■ DO THIS:
Rewrite all the rows below, replacing "floating platform" with "floating dock" and keeping everything else the same. Leave the pictures out.

■ RECORDS FOR THE EXERCISE:
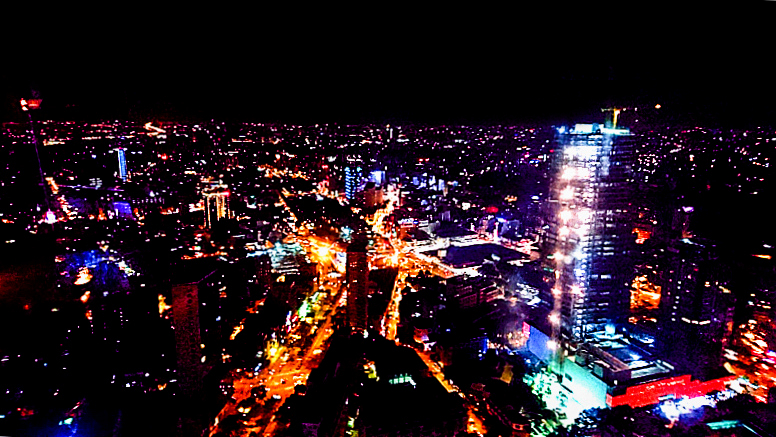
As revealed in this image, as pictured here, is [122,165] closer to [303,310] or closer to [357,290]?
[303,310]

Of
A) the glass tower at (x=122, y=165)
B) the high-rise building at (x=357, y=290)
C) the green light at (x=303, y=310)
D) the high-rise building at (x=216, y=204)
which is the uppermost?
the glass tower at (x=122, y=165)

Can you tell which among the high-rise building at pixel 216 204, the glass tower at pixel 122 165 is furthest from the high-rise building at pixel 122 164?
the high-rise building at pixel 216 204

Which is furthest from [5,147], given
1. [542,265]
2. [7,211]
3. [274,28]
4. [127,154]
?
[542,265]

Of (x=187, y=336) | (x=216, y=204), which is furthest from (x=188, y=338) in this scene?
(x=216, y=204)

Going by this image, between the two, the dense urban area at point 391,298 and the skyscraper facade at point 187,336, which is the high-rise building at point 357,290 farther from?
the skyscraper facade at point 187,336

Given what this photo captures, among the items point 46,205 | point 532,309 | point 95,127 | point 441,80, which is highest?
point 441,80

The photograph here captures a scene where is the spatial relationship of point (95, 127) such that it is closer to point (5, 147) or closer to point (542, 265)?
point (5, 147)

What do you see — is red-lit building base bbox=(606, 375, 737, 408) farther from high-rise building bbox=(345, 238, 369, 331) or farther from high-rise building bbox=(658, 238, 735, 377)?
high-rise building bbox=(345, 238, 369, 331)
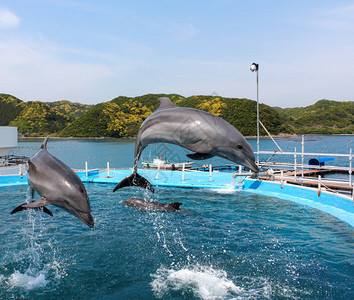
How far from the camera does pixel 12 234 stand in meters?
11.3

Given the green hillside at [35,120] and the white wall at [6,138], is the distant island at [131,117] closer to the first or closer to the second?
the green hillside at [35,120]

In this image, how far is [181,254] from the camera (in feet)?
31.0

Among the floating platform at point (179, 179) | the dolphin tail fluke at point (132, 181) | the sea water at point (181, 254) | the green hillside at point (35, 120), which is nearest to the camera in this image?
the dolphin tail fluke at point (132, 181)

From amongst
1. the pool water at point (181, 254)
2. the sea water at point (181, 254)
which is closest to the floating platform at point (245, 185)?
the sea water at point (181, 254)

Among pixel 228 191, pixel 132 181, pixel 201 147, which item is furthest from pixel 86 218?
pixel 228 191

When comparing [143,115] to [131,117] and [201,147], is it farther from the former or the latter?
[201,147]

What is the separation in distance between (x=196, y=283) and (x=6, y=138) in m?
26.8

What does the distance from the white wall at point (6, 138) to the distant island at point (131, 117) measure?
254 ft

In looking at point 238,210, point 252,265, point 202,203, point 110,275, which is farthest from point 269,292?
point 202,203

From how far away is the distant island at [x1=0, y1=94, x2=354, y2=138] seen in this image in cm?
11191

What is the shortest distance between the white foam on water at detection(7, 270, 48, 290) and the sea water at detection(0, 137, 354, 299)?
0.02 meters

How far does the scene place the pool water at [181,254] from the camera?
731 centimetres

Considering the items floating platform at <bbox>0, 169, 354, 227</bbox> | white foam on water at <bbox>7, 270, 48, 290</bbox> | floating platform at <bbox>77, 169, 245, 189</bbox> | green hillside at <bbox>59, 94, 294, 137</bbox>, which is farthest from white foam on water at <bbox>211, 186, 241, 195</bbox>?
green hillside at <bbox>59, 94, 294, 137</bbox>

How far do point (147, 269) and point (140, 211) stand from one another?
582 cm
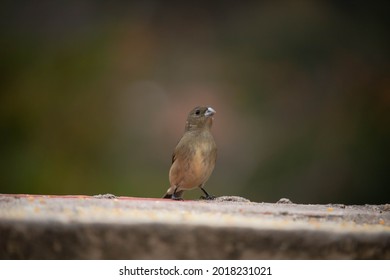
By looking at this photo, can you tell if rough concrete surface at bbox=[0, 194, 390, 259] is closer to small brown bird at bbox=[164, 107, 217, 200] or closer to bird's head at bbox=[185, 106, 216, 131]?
small brown bird at bbox=[164, 107, 217, 200]

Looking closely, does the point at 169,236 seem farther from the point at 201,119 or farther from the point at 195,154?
the point at 201,119

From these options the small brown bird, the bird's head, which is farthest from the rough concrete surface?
the bird's head

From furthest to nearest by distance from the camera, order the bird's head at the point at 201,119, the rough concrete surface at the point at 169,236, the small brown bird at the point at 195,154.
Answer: the bird's head at the point at 201,119 < the small brown bird at the point at 195,154 < the rough concrete surface at the point at 169,236

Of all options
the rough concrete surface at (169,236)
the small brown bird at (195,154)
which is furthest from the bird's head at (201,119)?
the rough concrete surface at (169,236)

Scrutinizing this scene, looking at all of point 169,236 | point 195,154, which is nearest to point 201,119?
point 195,154

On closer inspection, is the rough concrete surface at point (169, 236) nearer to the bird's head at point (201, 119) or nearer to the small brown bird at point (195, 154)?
the small brown bird at point (195, 154)

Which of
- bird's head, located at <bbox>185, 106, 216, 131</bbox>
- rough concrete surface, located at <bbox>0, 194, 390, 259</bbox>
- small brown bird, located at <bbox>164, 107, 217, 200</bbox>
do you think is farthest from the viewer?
bird's head, located at <bbox>185, 106, 216, 131</bbox>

■ SOLUTION:
As revealed in this image, as pictured here, is [122,165] closer to [303,310] or closer to [357,290]?
[303,310]

Of
A) the glass tower at (x=122, y=165)
B) the high-rise building at (x=357, y=290)
C) the green light at (x=303, y=310)
D) the high-rise building at (x=216, y=204)
which is the uppermost?
the glass tower at (x=122, y=165)

Can you tell which among the high-rise building at pixel 216 204, the glass tower at pixel 122 165 is furthest from the high-rise building at pixel 122 164?
the high-rise building at pixel 216 204

Which is furthest from [5,147], given
1. [542,265]
2. [7,211]
3. [274,28]
4. [127,154]
?
[542,265]

Of (x=187, y=336) | (x=216, y=204), which is furthest from (x=188, y=338) in this scene?
(x=216, y=204)

Going by this image, between the two, the dense urban area at point 391,298 and the skyscraper facade at point 187,336, which is the high-rise building at point 357,290 farther from?
the skyscraper facade at point 187,336

Given what this photo captures, among the items point 46,205 | point 532,309 | point 95,127 | point 441,80, which is highest?
point 441,80

The photograph here captures a scene where is the spatial relationship of point (95, 127) such that it is closer to point (5, 147) or closer to point (542, 265)?
point (5, 147)

What do you see — is red-lit building base bbox=(606, 375, 737, 408) farther from high-rise building bbox=(345, 238, 369, 331) or farther from high-rise building bbox=(658, 238, 735, 377)?
high-rise building bbox=(345, 238, 369, 331)
How far from the camera does pixel 12 234 stand in meters?
11.3

Given the green hillside at [35,120] and the white wall at [6,138], is the distant island at [131,117] closer to the first or closer to the second?
the green hillside at [35,120]

In this image, how far is [181,254] from the camera (in feet)?
31.0

Among the floating dock at point (179, 179) | the dolphin tail fluke at point (132, 181) | the sea water at point (181, 254) | the green hillside at point (35, 120), which is nearest to the camera in this image?
the dolphin tail fluke at point (132, 181)

From amongst
1. the pool water at point (181, 254)
2. the sea water at point (181, 254)
which is closest to the floating dock at point (245, 185)?
the sea water at point (181, 254)

Among pixel 228 191, pixel 132 181, pixel 201 147, which item is furthest from pixel 86 218?
pixel 228 191

When comparing [143,115] to [131,117] and [201,147], is it farther from the former or the latter?
[201,147]

What is the separation in distance between (x=196, y=283) and (x=6, y=138) in m?
26.8

What does the distance from the white wall at point (6, 138) to the distant island at point (131, 117) measure?
254 ft

In looking at point 238,210, point 252,265, point 202,203, point 110,275, which is farthest from point 269,292?
point 202,203

From how far away is the distant island at [x1=0, y1=94, x2=354, y2=138] seen in this image in cm?
11191

What is the shortest distance between the white foam on water at detection(7, 270, 48, 290) and the sea water at detection(0, 137, 354, 299)?
0.02 meters

How far does the scene place the pool water at [181,254] from the camera?
731 centimetres

Considering the items floating dock at <bbox>0, 169, 354, 227</bbox> | white foam on water at <bbox>7, 270, 48, 290</bbox> | floating dock at <bbox>77, 169, 245, 189</bbox> | green hillside at <bbox>59, 94, 294, 137</bbox>, which is farthest from white foam on water at <bbox>211, 186, 241, 195</bbox>?
green hillside at <bbox>59, 94, 294, 137</bbox>

How far do point (147, 269) and point (140, 211) stand from one another?
582 cm
By looking at this photo, can you tell if rough concrete surface at bbox=[0, 194, 390, 259] is closer to small brown bird at bbox=[164, 107, 217, 200] or closer to bird's head at bbox=[185, 106, 216, 131]?
small brown bird at bbox=[164, 107, 217, 200]

Looking closely, does the point at 169,236 seem farther from the point at 201,119 or farther from the point at 195,154?
the point at 201,119

From these options the small brown bird, the bird's head, which is farthest from the rough concrete surface?
the bird's head

From furthest to nearest by distance from the camera, order the bird's head at the point at 201,119, the rough concrete surface at the point at 169,236, the small brown bird at the point at 195,154.
Answer: the bird's head at the point at 201,119 < the small brown bird at the point at 195,154 < the rough concrete surface at the point at 169,236

Of all options
the rough concrete surface at (169,236)
the small brown bird at (195,154)
which is furthest from the bird's head at (201,119)?
the rough concrete surface at (169,236)

Scrutinizing this scene, looking at all of point 169,236 | point 195,154, which is nearest to point 201,119?
point 195,154

On closer inspection, is the rough concrete surface at point (169, 236) nearer to the bird's head at point (201, 119) or nearer to the small brown bird at point (195, 154)?
the small brown bird at point (195, 154)

Which of
- bird's head, located at <bbox>185, 106, 216, 131</bbox>
- rough concrete surface, located at <bbox>0, 194, 390, 259</bbox>
- small brown bird, located at <bbox>164, 107, 217, 200</bbox>
do you think is farthest from the viewer?
bird's head, located at <bbox>185, 106, 216, 131</bbox>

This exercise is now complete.